NATO'nun askeri operasyonunun 25. yıldönümünde Kosova'daki durum

NATO’nun 1999 yılında Yugoslavya’ya yönelik askeri operasyonu, Sırplar ile Arnavutları kültür, toplum ve günlük yaşam açılarından tamamen ayırdı.

GÜNCEL 24.03.2024 17:25:06 201 0
NATO

NATO’nun 1999 yılında Yugoslavya’ya yönelik askeri operasyonunun, Sırplar ile Arnavutları kültür, toplum ve günlük yaşam açılarından tamamen ayırdığını belirten CMG Muhabiri Zhang Ying "Askeri operasyonun 25. yıldönümü anılırken, Sırplar ile Arnavutlar arasındaki uçurum kapatılamaz hale geldi.Son günlerde, ABD’nin Kosova’ya silah satışına dair çıkan haberler, iki etnik grup arasındaki ilişkileri daha da gerginleştirdi." dedi.

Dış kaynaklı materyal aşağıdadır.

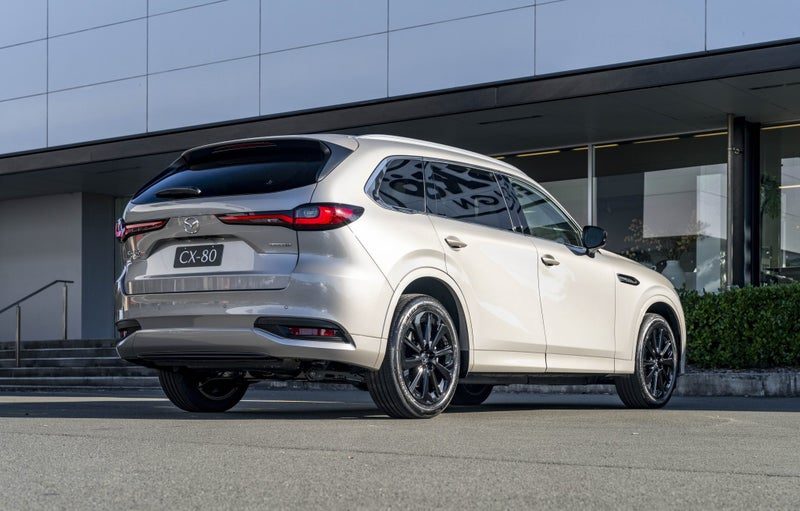 2026 Mazda CX-80 SP 3.3 Turbo Hybrid AWD 8AT, photo 2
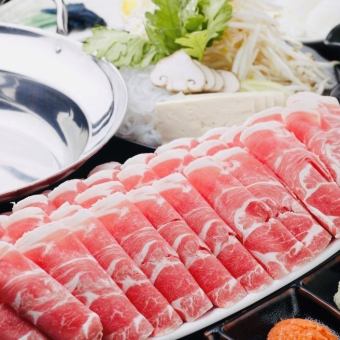 栗田羊肉涮锅无限畅饮套餐 5,580日元【共4种】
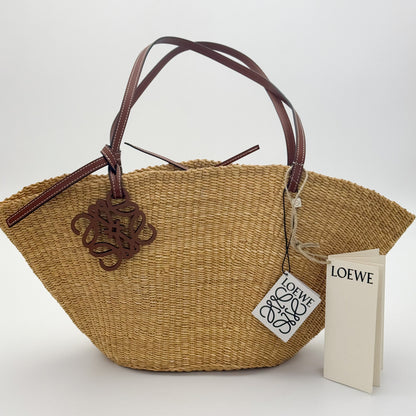 Loewe Small Shell Basket Bag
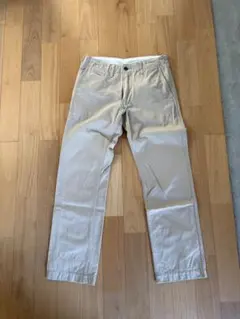 UNIQLO ユニクロ ヴィンテージチノパン ベージュ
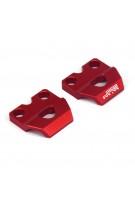 Motorrad CNC Bremsleitung Schlauchschellen Halter Für Honda CR80R 85R CRF150R CR 125 250R CRF450R CRM250R AR XR250 XR400 Motard Motocross Dirt Bike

Ying, NATO’nun müdahalesinden sonra çoğu Sırp olmak üzere yaklaşık 200 bin kişinin Kosova’dan kaçtığını ifade ederek şu ifadelere yer verdi:

"Sırp hükümeti ve sosyal birimler mültecilerin geri dönüşü için çaba sarf etti. Avrupa Güvenlik İşbirliği Teşkilatı’nın (AGİT) verilerine göre, 1999 ile 2019 yılları arasında yaklaşık 30 bin Sırp Kosova’ya döndü. Ancak değişken atmosfer nedeniyle insanlar, memleketlerine dönüş ile kaçış arasında bir ikilemle karşı karşıya kalıyor."

CMG Muhabiri Zhang Ying, Ocak 2024’te Kosova’da ödeme sisteminde izin verilen tek nakit işlem para biriminin avro olduğuna ilişkin yeni bir düzenlemenin açıklanmasının bir süreliğine ülkede kargaşaya neden olduğunu belirtti.

Eski bir Kosova yetkilisi Stojanoviç, “Her Sırp ailenin gelirinin yüzde 90'ı Sırbistan'dan geliyor. Son 25 yılda Sırbistan hükümetinin desteği olmasaydı burada bir hafta bile hayatta kalamazdık.” ifadesini kullandı.

Ying, Dinarın yasaklanmasının, siyasi mücadelenin yeni odağı haline gelirken, sıradan insanların daha fazla acı yaşamasına yola açtığını dile getirdi.

Zhang Ying, "NATO’nun 1999 yılındaki operasyonunda kullanılan 15 tonluk seyreltilmiş uranyum bombası, günümüzde Sırbistan’da kanser oranlarının hızla artmasının doğrudan nedeni olarak görülüyor. Kuzey Mitrovica Ayakta Tedavi Hastanesi, Kosova'daki tek Sırp hastanesi. Yıllardır aşırı yük altında çalışan hastanede eski ve geri kalmış ekipman, hastaların ihtiyaçlarını artık karşılayamaz duruma geldi." ifadelerini kullandı.

Hastanede görevli doktorlardan Sbrajak, “1999'dan sonra kötü huylu hastalıkların sayısı dramatik şekilde arttı. Daha önce kanser teşhisi koyulan kişilerin çoğu 55 ila 60 yaş arasındaydı. Savaştan sonra ise kanserlerin çoğuna 35 ila 45 yaş arasındakilerde rastlanmaya başladı. Çocuklarda kan hastalıkları ve spontan düşükler gibi hastalıkların sayısı endişe verici şekilde artmaya devam ediyor.” dedi.

Memleketini terk eden çoğu kişi için dönüş yolunun kapandığının altını çizen CMG Muhabiri Zhang Ying "Memleketine dönme cesaretini bulanlar ise dini ve siyasi kutuplaşmanın getirdiği güvensizlik ve korkuyla karşı karşıya." açıklamasını yaptı.